The two primary clues to the development of heart disease are blood pressure level and cholesterol level. Both can be controlled. Having a normal cholesterol level is vital to helping to slow or prevent serious hardening or blocking of the arteries. If this process is not prevented, it can lead to heart attack and even stroke.
But, what is normal cholesterol level and how does one attain it?
Cholesterol is measured in a few different ways. A test might take into account all forms of cholesterol or fat within the bloodstream of a subject, or it might break them out with individual readings for each type cholesterol.
To understand what normal cholesterol level is, it is important to be aware of the main types of it in the body.
The first kind of sticky, waxy fat is known as LDL cholesterol, or low-density lipoprotein.
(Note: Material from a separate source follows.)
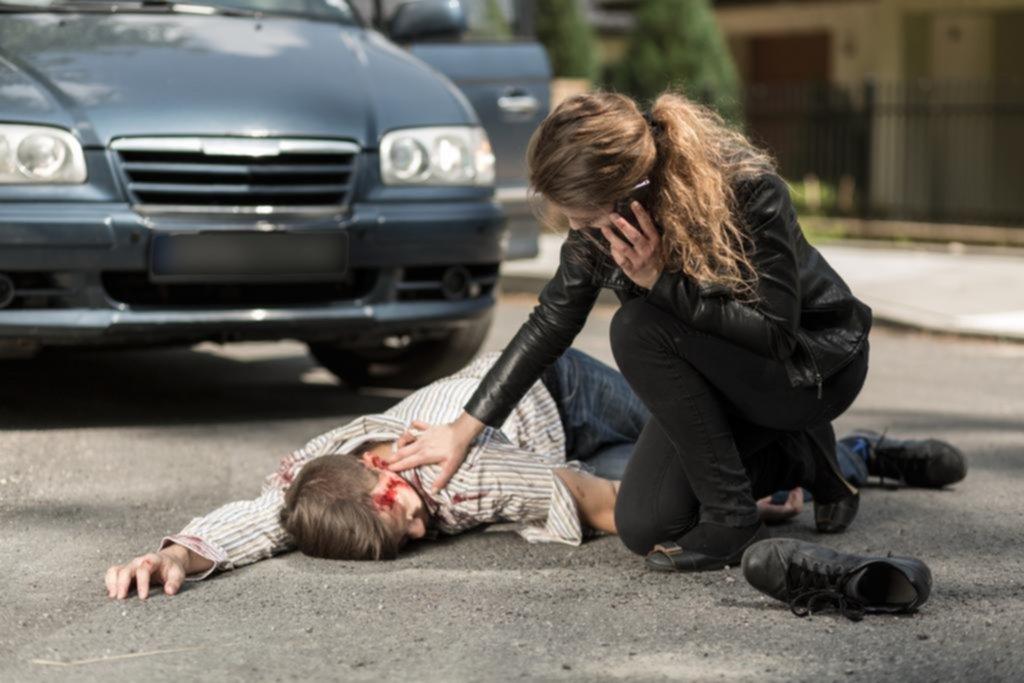 Los primeros auxilios pueden reducir hasta en un 80% los efectos de accidentes en la calle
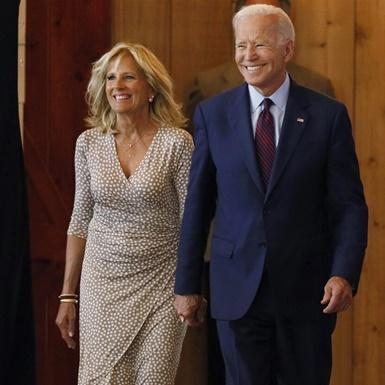 """Đệ nhất phu nhân Jill Biden hé lộ chuyện tình lãng mạn trong hồi ký """"Nơi ánh sáng chiếu soi"""""""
This is also known as "bad" cholesterol. It earns the reputation of being bad because it has the ability to clog the arteries. If a normal cholesterol level isn't present with this kind of fat, problems could very well be around the corner.
Since there's a bad cholesterol, there has to be a good one, right? Absolutely! The good version, HDL, or high-density lipoprotein, gets its reputation by helping to remove the bad stuff from the bloodstream. HDL takes LDL to the liver where the body can eliminate it. When levels of HDL are too low, there is a reason for concern or at least a need to remedy it.
Another form of fat or cholesterol checked during a typical test are triglycerides. This is the type of cholesterol the body tends to make all in its own. While this is needed for normal biological functioning, if it is too high, it's a problem.
If a doctor orders blood tests to check levels of cholesterol, he or she will either be looking at combined results or readings for each individual type. While actual desirable levels might vary depending on age, there are some standards for normal cholesterol level.
If a combined test is taken, for example, the normal range is 200 mg/dL or under. If the number is too high, measures to correct that might be suggested.
When the actual types of cholesterol are broken out by a test, the numbers for normal will also need to be looked at separately. Good cholesterol levels should be at 6- mg/dL or above in most cases. LDL needs to read at 100 mg/dL or less to be considered normal. The triglyceride level typically is desirable at 150 mg/dL or less.
Understanding normal cholesterol level and how to attain it can help stave off heart disease and other complication. While bringing cholesterol into check isn't a guarantee, it does greatly decrease the risk for developing major problems down the road.